Indonesia memiliki luas perkebunan sawit sekitar 16.8 juta hektar. Dari luasan tersebut, dengan mengikuti norma pengelolaan perkebunan sawit diperlukan sekitar 4 persen di-replanting setiap tahun agar komposisi tanaman relatif seimbang untuk menjamin stabilitas produksi minyak sawit. Dari kebun replanting tersebut, terdapat batang pohon sawit ditumbang yang dapat menghasilkan nira untuk produksi gula merah sawit (Fauzi, 2006; Tim Riset PASPI, 2019). 

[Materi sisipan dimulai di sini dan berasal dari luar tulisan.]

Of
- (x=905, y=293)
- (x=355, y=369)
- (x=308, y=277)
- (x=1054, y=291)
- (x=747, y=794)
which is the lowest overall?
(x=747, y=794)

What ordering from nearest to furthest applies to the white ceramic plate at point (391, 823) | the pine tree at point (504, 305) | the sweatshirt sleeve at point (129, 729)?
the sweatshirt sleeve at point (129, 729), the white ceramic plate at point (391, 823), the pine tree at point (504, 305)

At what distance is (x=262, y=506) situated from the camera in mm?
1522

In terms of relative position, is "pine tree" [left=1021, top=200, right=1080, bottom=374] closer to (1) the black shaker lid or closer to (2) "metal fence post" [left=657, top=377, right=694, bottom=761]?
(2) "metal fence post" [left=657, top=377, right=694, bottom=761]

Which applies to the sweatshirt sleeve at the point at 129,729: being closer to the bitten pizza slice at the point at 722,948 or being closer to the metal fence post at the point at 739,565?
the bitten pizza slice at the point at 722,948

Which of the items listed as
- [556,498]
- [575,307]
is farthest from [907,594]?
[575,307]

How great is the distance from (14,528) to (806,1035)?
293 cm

Berdasarkan pengalaman petani di berbagai daerah, pohon batang kelapa sawit yang sudah ditebang ini dapat menghasilkan air nira selama 30-40 hari dengan produksi 5-7 liter per hari. Apabila air nira ini diolah menjadi gula merah, dengan tingkat rendemen gula 20 – 30 persen maka dapat dihasilkan gula merah sawit 1.2 – 1.75 kg/pohon/hari selama fase produksi air nira tersebut. Artinya selama 30 hari dapat diperoleh sekitar 6.84 ton/hektar replanting. Jika luasan replanting sawit Indonesia sekitar 572 ribu hektar per tahun, maka produksi gula merah per tahun dapat mencapai 3.9 juta ton/tahun (Siahaan, 2018).

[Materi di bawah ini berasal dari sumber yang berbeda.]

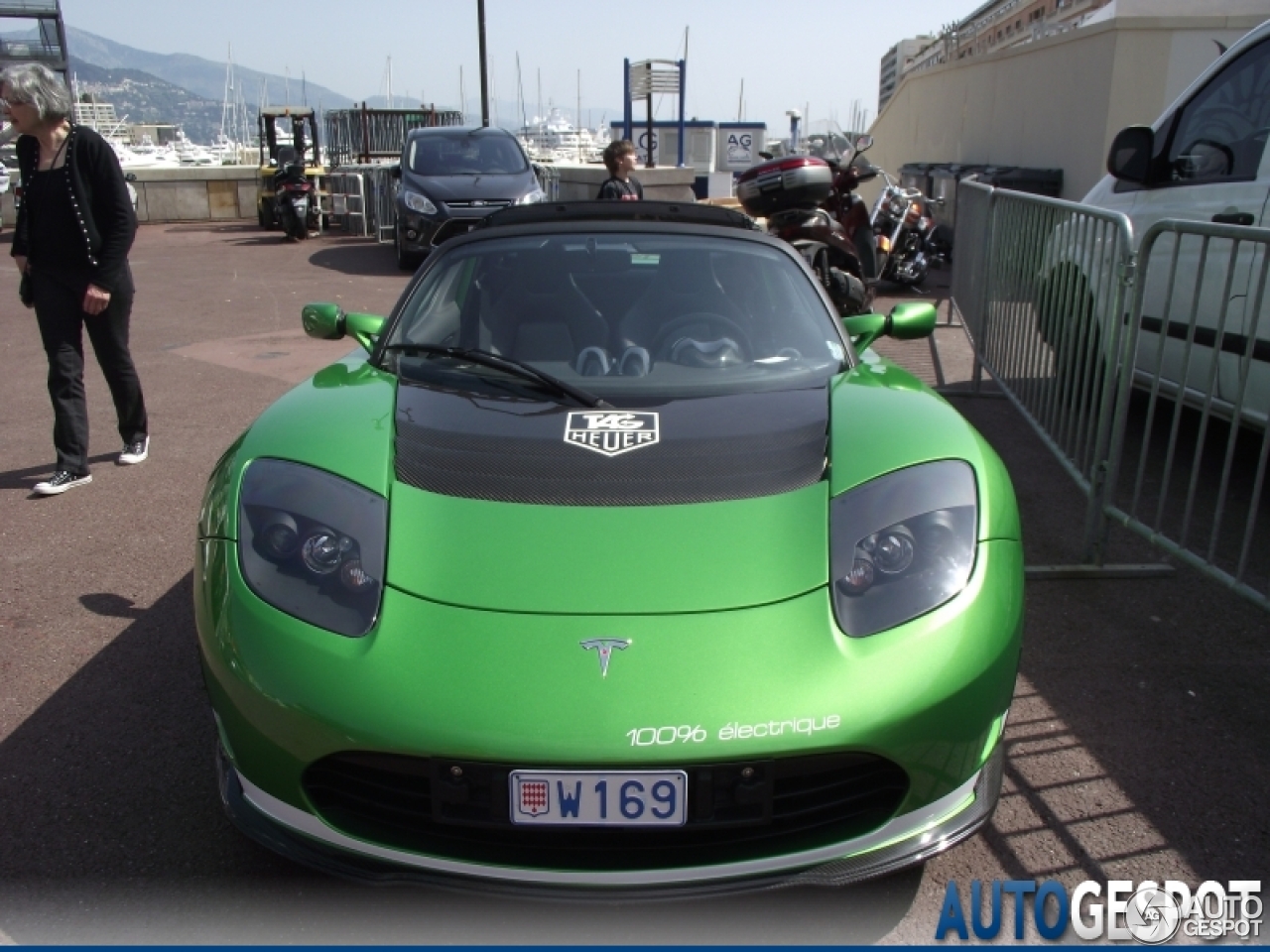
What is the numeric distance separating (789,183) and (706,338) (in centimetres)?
553

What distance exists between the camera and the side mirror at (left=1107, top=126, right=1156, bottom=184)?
5066mm

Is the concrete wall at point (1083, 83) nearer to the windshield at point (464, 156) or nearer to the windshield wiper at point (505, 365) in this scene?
the windshield at point (464, 156)

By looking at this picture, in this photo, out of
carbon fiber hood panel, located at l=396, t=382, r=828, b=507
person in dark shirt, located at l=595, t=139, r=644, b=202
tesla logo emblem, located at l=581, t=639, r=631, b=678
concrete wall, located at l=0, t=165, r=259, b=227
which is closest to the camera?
tesla logo emblem, located at l=581, t=639, r=631, b=678

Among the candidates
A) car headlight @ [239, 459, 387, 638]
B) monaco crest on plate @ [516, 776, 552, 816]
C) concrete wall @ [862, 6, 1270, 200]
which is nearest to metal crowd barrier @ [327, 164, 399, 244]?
concrete wall @ [862, 6, 1270, 200]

 Terdapat beberapa keunggulan dari gula merah sawit. Pertama, gula merah sawit merupakan gula fruktosa, bukan gula sukrosa seperti dari tebu. Secara kesehatan, gula merah sawit tersebut lebih sehat daripada gula tebu. Gula fruktosa ini bukan hal yang baru. Amerika serikat telah mengembangkan sirup fruktosa dari jagung (high-fructose corn syrup) sejak tahun 1970-an untuk mengurangi impor gula tebu. Konsumsi gula merah juga sudah menjadi bagian dari budaya setiap daerah di Indonesia sehingga dari segi acceptability tidak perlu diragukan lagi.

Kedua, dari segi ketersediaan (availability) gula merah sawit tersedia sepanjang tahun mengingat adanya kebun replanting sekitar 4 persen per tahun dari luas area kebun sawit. Sehingga produksi gula merah sawit sekitar 3.7 juta ton setiap tahun akan tersedia dari perkebunan sawit.

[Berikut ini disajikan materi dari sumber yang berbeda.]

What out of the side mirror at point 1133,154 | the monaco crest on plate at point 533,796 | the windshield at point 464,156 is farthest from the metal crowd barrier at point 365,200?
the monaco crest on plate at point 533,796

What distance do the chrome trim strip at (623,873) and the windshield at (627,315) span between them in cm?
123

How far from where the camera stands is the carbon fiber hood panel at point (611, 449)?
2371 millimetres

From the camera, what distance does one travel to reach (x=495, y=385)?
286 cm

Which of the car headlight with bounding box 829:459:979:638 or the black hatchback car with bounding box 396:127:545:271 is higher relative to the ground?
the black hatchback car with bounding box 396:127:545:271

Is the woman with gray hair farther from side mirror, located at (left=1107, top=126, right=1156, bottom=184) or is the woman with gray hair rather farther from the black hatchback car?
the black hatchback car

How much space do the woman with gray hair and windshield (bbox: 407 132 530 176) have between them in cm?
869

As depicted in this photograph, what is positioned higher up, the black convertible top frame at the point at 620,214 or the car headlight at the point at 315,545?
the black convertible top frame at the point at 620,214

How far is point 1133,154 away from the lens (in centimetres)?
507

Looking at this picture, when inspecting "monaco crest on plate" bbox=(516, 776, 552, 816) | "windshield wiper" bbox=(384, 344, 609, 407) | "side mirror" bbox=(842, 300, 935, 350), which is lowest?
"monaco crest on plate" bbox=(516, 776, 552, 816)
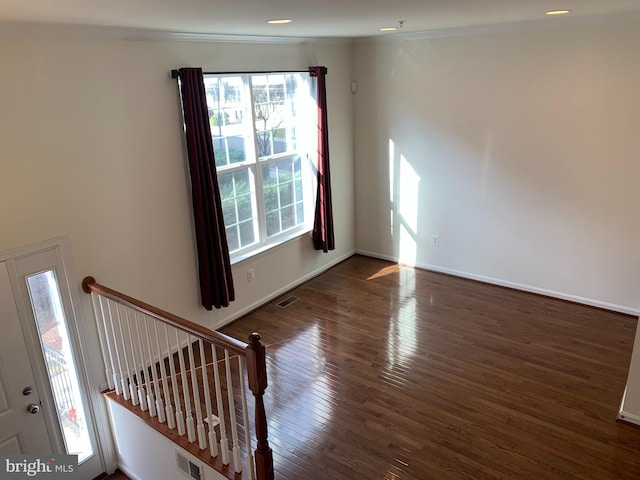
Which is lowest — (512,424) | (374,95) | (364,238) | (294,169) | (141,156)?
(512,424)

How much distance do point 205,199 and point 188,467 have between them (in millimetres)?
2078

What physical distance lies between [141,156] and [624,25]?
4.14 m

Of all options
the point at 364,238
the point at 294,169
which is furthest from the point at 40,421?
the point at 364,238

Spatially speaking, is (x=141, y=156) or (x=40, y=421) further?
(x=141, y=156)

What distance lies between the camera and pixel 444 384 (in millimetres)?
3791

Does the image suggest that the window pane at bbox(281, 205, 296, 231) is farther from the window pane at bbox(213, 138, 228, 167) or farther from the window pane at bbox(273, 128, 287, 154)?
the window pane at bbox(213, 138, 228, 167)

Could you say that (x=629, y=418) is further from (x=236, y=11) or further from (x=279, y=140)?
(x=279, y=140)

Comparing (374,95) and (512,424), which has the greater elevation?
(374,95)

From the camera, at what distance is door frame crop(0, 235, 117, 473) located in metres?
2.81

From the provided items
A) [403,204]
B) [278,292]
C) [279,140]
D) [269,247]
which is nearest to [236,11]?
[279,140]

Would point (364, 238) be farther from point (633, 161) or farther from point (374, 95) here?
point (633, 161)

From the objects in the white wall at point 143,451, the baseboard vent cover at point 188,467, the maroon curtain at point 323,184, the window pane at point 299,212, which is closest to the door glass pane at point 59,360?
the white wall at point 143,451

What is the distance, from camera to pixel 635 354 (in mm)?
3199

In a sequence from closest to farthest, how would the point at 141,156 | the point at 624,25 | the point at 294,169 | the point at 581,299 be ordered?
the point at 141,156, the point at 624,25, the point at 581,299, the point at 294,169
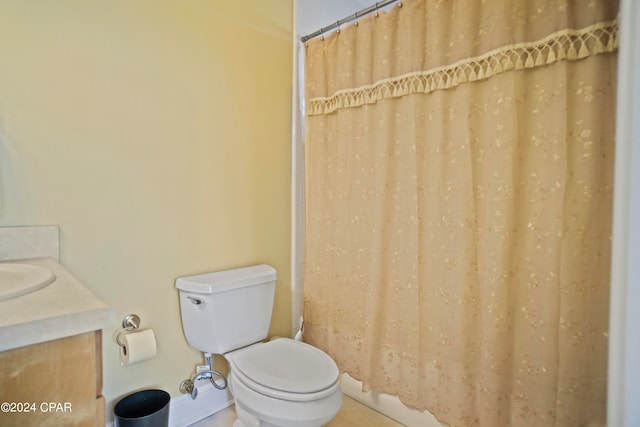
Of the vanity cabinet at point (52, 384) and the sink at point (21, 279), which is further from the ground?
the sink at point (21, 279)

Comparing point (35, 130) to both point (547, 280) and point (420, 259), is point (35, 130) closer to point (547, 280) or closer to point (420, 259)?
point (420, 259)

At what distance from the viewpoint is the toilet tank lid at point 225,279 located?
141 cm

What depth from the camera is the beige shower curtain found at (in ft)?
3.48

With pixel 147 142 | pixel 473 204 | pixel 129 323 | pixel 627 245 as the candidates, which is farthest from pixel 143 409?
pixel 627 245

Ketiga, dari segi keterjangkauan (affordability) baik secara ekonomi maupun fisik/ruang terpenuhi. Gula merah sawit yang diproduksi dari kebun sawit replanting yang tersebar pada 26 provinsi dan lebih dari 250 kabupaten, secara alamiah telah terdistribusi dan dikonsumsi secara lokal. Mengingat sumber gula merah sawit adalah dari batang sawit saat replanting, biaya produksi tidak diperlukan kecuali biaya pemanenan dan pengolahan sederhana sehingga harga relatif terjangkau dibanding gula tebu. 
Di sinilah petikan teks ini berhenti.